Did you eat at the Old Farmhouse restaurant and tea rooms in Burley at all? It's owned and run by my cousin and her husband who is the head chef too. We've not been for years but keep thinking we must go soon. As a child we always used to play at a place that had us all in fits of giggles with it's name...longslade bottom!! Doesn't seem quite so funny now we're all grown up.


----------



## vcm5 (Apr 20, 2011)

Great pictures! Looks like it was an amazing trip! My grandparents live in Sussex and I just love going to visit them - nothing like the relaxed countryside to rejuvenate you!


----------



## elly (Nov 21, 2010)

Wimbles said:


> beautiful photo's Elly and Chester looks so handsome in his shades.
> 
> Did you eat at the Old Farmhouse restaurant and tea rooms in Burley at all? It's owned and run by my cousin and her husband who is the head chef too. We've not been for years but keep thinking we must go soon. As a child we always used to play at a place that had us all in fits of giggles with it's name...longslade bottom!! Doesn't seem quite so funny now we're all grown up.


No we didnt but I remember seeing it, wow, small world!!! Yes you must go soon, we will be taking our girls there as soon as I get over my operation! We loved it so much :smooch:


----------



## elly (Nov 21, 2010)

vcm5 said:


> Great pictures! Looks like it was an amazing trip! My grandparents live in Sussex and I just love going to visit them - nothing like the relaxed countryside to rejuvenate you!


Thanks, it was. Wow, which part of Sussex are they in!?! Are you/they english?!


----------



## WendyO (Feb 28, 2011)

Gorgeous pictures of both the countryside and your handsome boy! Some day (soon) I am going to travel to England - it's something I've always wanted to do. Thank you for sharing your photos.


----------
------------------------------
▸ **WHAT IS BEING ASKED**: Revise the stretch of the forum thread from "## WendyO (Feb" through "sharing your photos.", putting "Scotland" in place of "England". The lines here are unrelated to the forum thread.

▸ **SOURCE EXCERPT**:
------------------------------
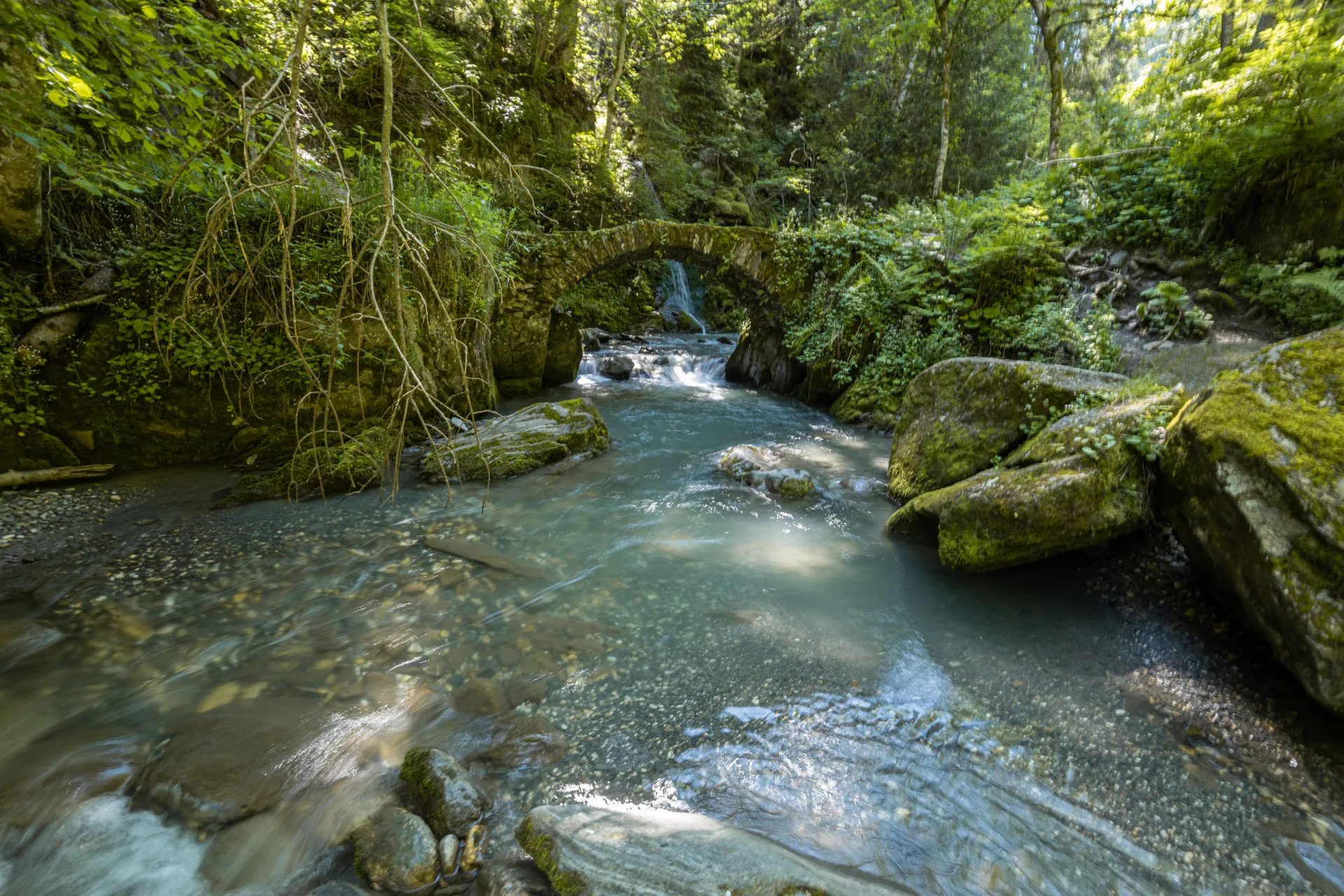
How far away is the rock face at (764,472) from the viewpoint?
17.3ft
------------------------------
▸ **RESULT**:
## WendyO (Feb 28, 2011)

Gorgeous pictures of both the countryside and your handsome boy! Some day (soon) I am going to travel to Scotland - it's something I've always wanted to do. Thank you for sharing your photos.